THE DATA:

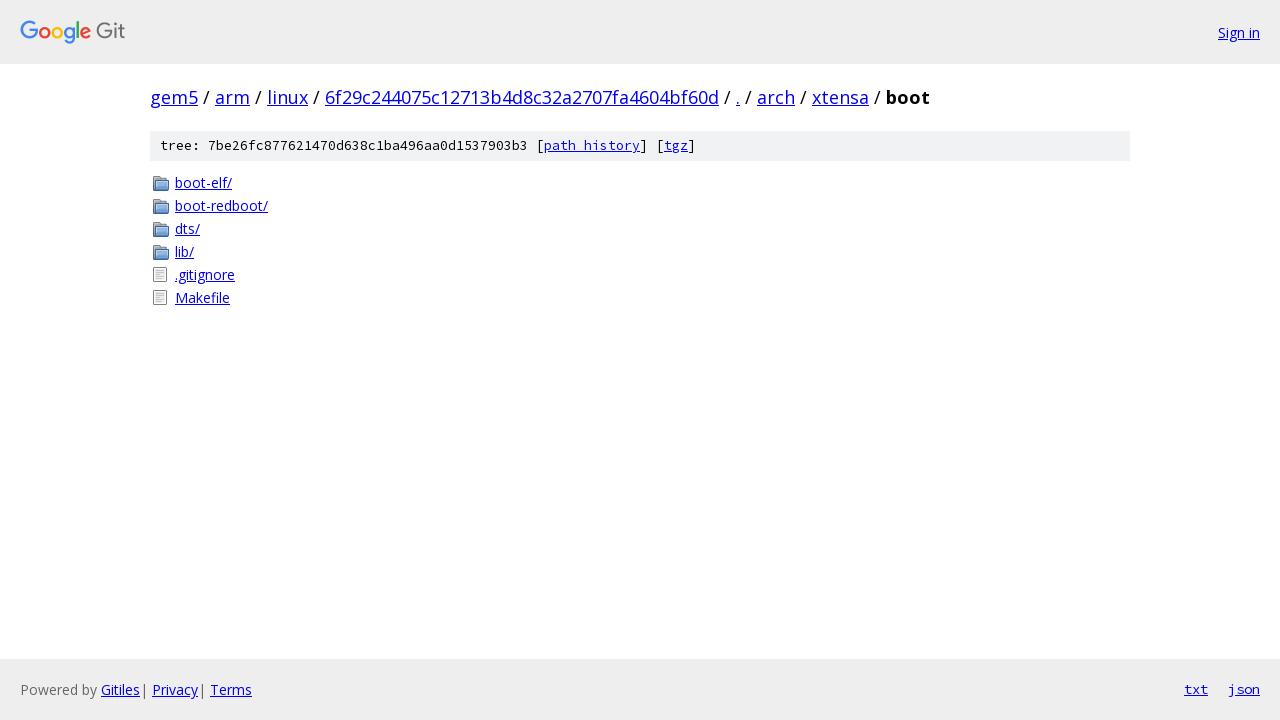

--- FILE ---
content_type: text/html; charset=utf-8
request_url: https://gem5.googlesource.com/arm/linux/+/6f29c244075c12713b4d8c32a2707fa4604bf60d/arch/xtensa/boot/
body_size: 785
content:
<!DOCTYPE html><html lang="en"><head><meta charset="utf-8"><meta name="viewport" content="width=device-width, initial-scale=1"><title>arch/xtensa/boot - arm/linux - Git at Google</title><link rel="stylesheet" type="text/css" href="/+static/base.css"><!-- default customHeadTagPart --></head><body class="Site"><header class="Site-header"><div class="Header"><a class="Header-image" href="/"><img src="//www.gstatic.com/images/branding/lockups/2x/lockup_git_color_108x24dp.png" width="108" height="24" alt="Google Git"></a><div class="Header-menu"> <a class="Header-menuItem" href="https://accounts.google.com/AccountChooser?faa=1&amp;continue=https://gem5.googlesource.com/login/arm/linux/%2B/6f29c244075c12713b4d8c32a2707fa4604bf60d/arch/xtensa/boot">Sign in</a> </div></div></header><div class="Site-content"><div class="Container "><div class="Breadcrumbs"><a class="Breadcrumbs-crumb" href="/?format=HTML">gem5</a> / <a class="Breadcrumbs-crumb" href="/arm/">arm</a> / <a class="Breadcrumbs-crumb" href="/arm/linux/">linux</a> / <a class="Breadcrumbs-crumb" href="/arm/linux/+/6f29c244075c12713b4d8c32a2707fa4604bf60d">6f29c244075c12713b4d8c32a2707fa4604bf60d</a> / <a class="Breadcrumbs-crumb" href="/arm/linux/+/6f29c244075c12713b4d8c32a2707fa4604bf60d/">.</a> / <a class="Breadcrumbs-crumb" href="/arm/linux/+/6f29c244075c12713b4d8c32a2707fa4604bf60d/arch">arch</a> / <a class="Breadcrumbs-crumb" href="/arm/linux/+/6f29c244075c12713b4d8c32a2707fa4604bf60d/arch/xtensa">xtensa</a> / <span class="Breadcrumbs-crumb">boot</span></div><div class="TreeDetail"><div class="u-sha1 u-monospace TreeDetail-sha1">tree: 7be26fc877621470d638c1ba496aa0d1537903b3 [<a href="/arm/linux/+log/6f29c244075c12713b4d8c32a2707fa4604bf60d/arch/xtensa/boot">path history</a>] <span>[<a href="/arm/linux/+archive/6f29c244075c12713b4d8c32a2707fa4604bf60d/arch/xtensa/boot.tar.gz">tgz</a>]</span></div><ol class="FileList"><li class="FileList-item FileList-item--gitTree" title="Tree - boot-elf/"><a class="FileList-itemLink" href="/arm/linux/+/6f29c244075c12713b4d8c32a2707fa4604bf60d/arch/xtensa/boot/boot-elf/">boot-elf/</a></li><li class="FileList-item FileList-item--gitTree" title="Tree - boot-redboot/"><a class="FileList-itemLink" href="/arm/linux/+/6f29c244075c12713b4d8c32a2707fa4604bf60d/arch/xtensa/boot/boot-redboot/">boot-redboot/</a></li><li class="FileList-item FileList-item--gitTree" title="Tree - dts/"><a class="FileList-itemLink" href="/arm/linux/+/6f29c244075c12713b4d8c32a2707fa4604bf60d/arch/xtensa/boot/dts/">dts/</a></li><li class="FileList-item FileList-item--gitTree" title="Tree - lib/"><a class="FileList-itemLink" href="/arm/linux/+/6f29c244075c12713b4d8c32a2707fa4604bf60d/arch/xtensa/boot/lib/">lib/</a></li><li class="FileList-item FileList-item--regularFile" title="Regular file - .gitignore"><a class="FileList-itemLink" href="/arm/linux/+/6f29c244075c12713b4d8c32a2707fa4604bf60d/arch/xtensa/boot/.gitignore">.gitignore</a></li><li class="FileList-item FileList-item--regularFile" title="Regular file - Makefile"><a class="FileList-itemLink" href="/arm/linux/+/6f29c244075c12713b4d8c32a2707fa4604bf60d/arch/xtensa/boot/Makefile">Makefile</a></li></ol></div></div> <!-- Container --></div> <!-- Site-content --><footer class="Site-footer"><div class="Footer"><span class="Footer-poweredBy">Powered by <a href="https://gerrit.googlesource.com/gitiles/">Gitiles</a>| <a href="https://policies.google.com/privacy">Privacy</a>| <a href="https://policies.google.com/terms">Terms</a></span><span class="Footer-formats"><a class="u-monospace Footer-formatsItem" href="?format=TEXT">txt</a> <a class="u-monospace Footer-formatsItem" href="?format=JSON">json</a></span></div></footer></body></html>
--
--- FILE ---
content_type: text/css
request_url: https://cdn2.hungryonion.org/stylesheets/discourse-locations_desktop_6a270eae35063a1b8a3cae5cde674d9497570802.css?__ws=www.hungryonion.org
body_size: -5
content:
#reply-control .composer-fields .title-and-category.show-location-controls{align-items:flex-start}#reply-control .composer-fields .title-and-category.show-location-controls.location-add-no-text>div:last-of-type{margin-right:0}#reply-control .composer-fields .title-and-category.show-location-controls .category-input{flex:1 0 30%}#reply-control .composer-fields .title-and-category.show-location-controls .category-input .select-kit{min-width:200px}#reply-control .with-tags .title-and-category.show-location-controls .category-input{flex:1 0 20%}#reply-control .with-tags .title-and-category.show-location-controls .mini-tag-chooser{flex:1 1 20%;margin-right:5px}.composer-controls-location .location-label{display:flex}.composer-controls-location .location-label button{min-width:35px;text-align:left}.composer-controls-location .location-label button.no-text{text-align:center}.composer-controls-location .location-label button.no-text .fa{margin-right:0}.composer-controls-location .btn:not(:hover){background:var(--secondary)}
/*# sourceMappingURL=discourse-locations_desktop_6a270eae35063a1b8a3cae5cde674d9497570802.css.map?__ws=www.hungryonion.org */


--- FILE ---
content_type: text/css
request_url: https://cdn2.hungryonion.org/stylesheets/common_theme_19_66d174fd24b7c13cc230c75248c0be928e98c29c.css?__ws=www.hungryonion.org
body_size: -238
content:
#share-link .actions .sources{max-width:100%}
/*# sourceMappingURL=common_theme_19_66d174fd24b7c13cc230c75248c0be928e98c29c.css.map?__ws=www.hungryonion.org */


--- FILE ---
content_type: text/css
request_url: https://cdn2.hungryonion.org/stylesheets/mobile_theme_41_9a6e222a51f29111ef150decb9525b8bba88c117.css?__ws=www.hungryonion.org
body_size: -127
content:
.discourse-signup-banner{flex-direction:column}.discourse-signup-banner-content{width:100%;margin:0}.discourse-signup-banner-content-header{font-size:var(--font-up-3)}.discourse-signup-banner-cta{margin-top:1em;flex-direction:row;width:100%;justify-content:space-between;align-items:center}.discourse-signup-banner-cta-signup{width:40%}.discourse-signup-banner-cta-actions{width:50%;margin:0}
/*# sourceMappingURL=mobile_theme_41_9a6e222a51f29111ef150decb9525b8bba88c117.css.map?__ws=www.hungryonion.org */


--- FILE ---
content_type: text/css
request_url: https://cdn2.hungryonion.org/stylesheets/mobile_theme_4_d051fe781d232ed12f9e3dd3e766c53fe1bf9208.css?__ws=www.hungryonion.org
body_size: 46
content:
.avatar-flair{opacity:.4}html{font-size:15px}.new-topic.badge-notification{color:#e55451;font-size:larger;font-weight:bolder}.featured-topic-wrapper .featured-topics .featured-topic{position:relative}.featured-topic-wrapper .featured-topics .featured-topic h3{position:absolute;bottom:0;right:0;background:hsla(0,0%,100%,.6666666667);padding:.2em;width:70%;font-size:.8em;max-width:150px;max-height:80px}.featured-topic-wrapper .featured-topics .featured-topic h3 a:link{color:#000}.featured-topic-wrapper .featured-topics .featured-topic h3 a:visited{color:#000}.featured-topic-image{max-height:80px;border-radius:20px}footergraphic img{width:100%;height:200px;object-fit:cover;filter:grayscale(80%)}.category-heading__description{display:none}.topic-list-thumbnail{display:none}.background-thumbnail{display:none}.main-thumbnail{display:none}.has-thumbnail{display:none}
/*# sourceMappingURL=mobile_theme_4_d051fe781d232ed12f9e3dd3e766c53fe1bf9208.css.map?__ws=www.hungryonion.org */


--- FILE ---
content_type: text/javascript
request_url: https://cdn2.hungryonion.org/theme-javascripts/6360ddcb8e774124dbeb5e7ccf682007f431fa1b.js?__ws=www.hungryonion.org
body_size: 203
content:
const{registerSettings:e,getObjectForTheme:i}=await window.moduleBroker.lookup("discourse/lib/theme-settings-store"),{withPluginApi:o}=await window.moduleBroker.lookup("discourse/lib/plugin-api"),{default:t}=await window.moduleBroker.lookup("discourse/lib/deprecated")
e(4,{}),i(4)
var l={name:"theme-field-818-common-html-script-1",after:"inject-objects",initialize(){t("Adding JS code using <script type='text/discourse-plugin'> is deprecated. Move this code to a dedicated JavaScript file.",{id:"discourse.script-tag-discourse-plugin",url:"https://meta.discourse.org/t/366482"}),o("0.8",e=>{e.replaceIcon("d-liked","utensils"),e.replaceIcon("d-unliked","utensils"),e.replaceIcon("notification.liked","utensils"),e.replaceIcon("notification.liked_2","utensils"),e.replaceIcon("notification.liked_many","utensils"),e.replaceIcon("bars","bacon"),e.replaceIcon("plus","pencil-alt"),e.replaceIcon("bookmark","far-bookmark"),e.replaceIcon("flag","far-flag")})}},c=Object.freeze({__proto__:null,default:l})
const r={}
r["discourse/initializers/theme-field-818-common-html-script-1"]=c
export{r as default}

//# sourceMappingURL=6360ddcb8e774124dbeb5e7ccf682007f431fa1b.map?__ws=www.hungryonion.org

WORK REQUEST:
What lines in the entries above hold "center"? Copy every one.

SOLUTION TO THE EXERCISE:
#reply-control .composer-fields .title-and-category.show-location-controls{align-items:flex-start}#reply-control .composer-fields .title-and-category.show-location-controls.location-add-no-text>div:last-of-type{margin-right:0}#reply-control .composer-fields .title-and-category.show-location-controls .category-input{flex:1 0 30%}#reply-control .composer-fields .title-and-category.show-location-controls .category-input .select-kit{min-width:200px}#reply-control .with-tags .title-and-category.show-location-controls .category-input{flex:1 0 20%}#reply-control .with-tags .title-and-category.show-location-controls .mini-tag-chooser{flex:1 1 20%;margin-right:5px}.composer-controls-location .location-label{display:flex}.composer-controls-location .location-label button{min-width:35px;text-align:left}.composer-controls-location .location-label button.no-text{text-align:center}.composer-controls-location .location-label button.no-text .fa{margin-right:0}.composer-controls-location .btn:not(:hover){background:var(--secondary)}
.discourse-signup-banner{flex-direction:column}.discourse-signup-banner-content{width:100%;margin:0}.discourse-signup-banner-content-header{font-size:var(--font-up-3)}.discourse-signup-banner-cta{margin-top:1em;flex-direction:row;width:100%;justify-content:space-between;align-items:center}.discourse-signup-banner-cta-signup{width:40%}.discourse-signup-banner-cta-actions{width:50%;margin:0}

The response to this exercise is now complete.